Dzisiaj tysiące mormonów opuszczają swój Kościół– bo szefostwo uznało, że ten, kto zawarł małżeństwo jednopłciowe jest apostatą. Mimo związanego z decyzją bólu wielu wyznawców Kościoła Jezusa Chrystusa Dni Ostatnich wybiera szacunek dla indywidualnego sumienia ponad posłuszeństwo autorytetowi.
Może kiedyś to właśnie ci wypisujący się ze wspólnoty zostaną uznani za autentycznych mormonów. Oby.
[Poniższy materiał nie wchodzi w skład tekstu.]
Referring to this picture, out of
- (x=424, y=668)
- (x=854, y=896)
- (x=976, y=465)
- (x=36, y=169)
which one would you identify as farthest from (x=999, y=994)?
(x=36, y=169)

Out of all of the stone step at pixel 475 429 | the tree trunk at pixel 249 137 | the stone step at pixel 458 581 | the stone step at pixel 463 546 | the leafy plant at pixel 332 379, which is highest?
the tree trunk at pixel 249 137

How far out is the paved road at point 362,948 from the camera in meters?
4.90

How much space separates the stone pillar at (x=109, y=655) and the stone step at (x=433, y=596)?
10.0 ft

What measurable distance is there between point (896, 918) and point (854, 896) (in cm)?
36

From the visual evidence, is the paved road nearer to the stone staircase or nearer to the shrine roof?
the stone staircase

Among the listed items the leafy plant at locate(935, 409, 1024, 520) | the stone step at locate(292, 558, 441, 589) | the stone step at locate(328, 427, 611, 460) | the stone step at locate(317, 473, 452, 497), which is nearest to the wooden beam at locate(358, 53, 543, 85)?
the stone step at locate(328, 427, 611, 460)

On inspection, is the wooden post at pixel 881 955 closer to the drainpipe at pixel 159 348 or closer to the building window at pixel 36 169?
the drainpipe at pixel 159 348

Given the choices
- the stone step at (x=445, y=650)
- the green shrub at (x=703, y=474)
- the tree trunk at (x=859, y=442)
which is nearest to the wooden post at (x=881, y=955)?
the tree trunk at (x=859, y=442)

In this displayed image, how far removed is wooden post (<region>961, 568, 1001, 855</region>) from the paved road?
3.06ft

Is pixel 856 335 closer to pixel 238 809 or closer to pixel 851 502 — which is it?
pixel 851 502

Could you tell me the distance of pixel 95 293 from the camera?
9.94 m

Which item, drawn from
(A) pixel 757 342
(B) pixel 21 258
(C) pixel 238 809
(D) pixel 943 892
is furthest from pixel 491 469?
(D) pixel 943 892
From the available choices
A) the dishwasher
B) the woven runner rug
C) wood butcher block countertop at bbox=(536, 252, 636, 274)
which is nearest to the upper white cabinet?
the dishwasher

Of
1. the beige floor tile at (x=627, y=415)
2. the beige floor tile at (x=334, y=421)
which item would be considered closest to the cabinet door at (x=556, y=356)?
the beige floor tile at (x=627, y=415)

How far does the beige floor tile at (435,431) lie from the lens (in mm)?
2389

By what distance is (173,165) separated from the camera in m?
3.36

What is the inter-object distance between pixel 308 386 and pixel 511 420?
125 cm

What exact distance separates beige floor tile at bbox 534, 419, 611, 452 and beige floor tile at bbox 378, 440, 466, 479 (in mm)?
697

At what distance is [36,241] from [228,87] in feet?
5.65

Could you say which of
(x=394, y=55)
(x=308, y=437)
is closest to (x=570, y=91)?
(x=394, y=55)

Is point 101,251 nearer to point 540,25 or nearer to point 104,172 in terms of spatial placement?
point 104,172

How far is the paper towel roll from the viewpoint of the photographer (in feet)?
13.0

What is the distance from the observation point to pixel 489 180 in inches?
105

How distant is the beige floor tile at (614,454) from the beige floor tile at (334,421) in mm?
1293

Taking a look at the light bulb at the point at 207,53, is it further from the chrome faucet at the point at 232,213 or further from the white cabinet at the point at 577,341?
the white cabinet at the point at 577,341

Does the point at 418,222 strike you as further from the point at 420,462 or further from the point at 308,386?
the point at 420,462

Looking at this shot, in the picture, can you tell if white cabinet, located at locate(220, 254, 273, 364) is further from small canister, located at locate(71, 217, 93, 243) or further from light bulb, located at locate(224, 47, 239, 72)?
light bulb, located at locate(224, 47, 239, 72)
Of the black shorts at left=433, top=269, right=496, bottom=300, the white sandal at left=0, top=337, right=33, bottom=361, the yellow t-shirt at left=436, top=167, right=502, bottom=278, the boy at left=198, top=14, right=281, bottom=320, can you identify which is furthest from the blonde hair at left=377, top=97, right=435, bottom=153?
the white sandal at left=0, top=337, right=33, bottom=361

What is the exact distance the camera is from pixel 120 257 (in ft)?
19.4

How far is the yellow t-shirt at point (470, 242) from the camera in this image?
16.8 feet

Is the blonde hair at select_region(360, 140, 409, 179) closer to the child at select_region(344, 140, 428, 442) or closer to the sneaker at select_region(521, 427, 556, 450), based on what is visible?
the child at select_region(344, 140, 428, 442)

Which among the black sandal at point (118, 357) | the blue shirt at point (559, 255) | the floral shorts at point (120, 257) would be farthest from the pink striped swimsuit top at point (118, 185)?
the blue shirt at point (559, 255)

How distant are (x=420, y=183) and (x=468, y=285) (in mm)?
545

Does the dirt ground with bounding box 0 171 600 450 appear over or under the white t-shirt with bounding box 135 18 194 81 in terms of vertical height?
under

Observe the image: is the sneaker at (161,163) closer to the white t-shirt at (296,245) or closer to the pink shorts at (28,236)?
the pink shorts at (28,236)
Tymczasem odnotujmy triumf wolnego sumienia, które zwyciężyło w konfrontacji z bezdusznym autorytetem instytucji. Tylko w sobotę 14 listopada 2015 odnotowano 1 500 rezygnacji. Może ten gest solidarności z mniejszością seksualną otworzy oczy religijnym decydentom?
Stanisław Obirek
Nie chciałbym mącić dobrego samopoczucia panu profesorowi, ale mormoni nawet w środowisku amerykańskim to jednak nie to samo co chrześcijaństwo u nas. To mimo wszystko jest „zbyt świeże”, nie zakorzenione w ogólnoamerykańskiej kulturze (jeśli takowa w ogóle istnieje). Nasz tysiąc lat w chrześcijaństwie, cała nasza kultura na nim oparta, nasze myślenie świadomie bądź podświadomie odwołujące się do niego, to dużo więcej.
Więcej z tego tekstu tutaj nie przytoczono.